[Start of section]

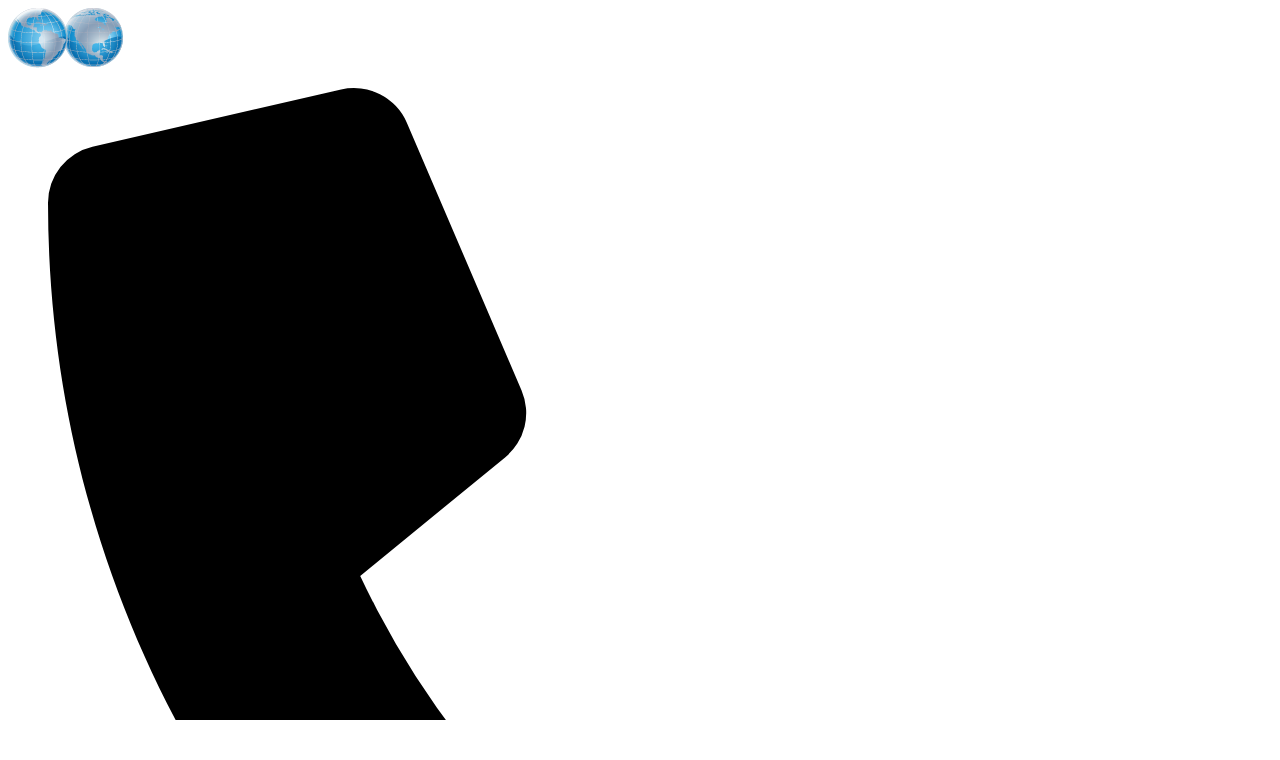

--- FILE ---
content_type: text/html; charset=utf-8
request_url: https://www.google.com/recaptcha/api2/aframe
body_size: 269
content:
<!DOCTYPE HTML><html><head><meta http-equiv="content-type" content="text/html; charset=UTF-8"></head><body><script nonce="Q6Hvjg0zSqu-azMQHVG_FQ">/** Anti-fraud and anti-abuse applications only. See google.com/recaptcha */ try{var clients={'sodar':'https://pagead2.googlesyndication.com/pagead/sodar?'};window.addEventListener("message",function(a){try{if(a.source===window.parent){var b=JSON.parse(a.data);var c=clients[b['id']];if(c){var d=document.createElement('img');d.src=c+b['params']+'&rc='+(localStorage.getItem("rc::a")?sessionStorage.getItem("rc::b"):"");window.document.body.appendChild(d);sessionStorage.setItem("rc::e",parseInt(sessionStorage.getItem("rc::e")||0)+1);localStorage.setItem("rc::h",'1766865198449');}}}catch(b){}});window.parent.postMessage("_grecaptcha_ready", "*");}catch(b){}</script></body></html>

[End of section]

#### [Brief]
Which lines of the data include "charset"? Copy each of them.

#### [Answer below]
content_type: text/html; charset=utf-8
<!DOCTYPE HTML><html><head><meta http-equiv="content-type" content="text/html; charset=UTF-8"></head><body><script nonce="Q6Hvjg0zSqu-azMQHVG_FQ">/** Anti-fraud and anti-abuse applications only. See google.com/recaptcha */ try{var clients={'sodar':'https://pagead2.googlesyndication.com/pagead/sodar?'};window.addEventListener("message",function(a){try{if(a.source===window.parent){var b=JSON.parse(a.data);var c=clients[b['id']];if(c){var d=document.createElement('img');d.src=c+b['params']+'&rc='+(localStorage.getItem("rc::a")?sessionStorage.getItem("rc::b"):"");window.document.body.appendChild(d);sessionStorage.setItem("rc::e",parseInt(sessionStorage.getItem("rc::e")||0)+1);localStorage.setItem("rc::h",'1766865198449');}}}catch(b){}});window.parent.postMessage("_grecaptcha_ready", "*");}catch(b){}</script></body></html>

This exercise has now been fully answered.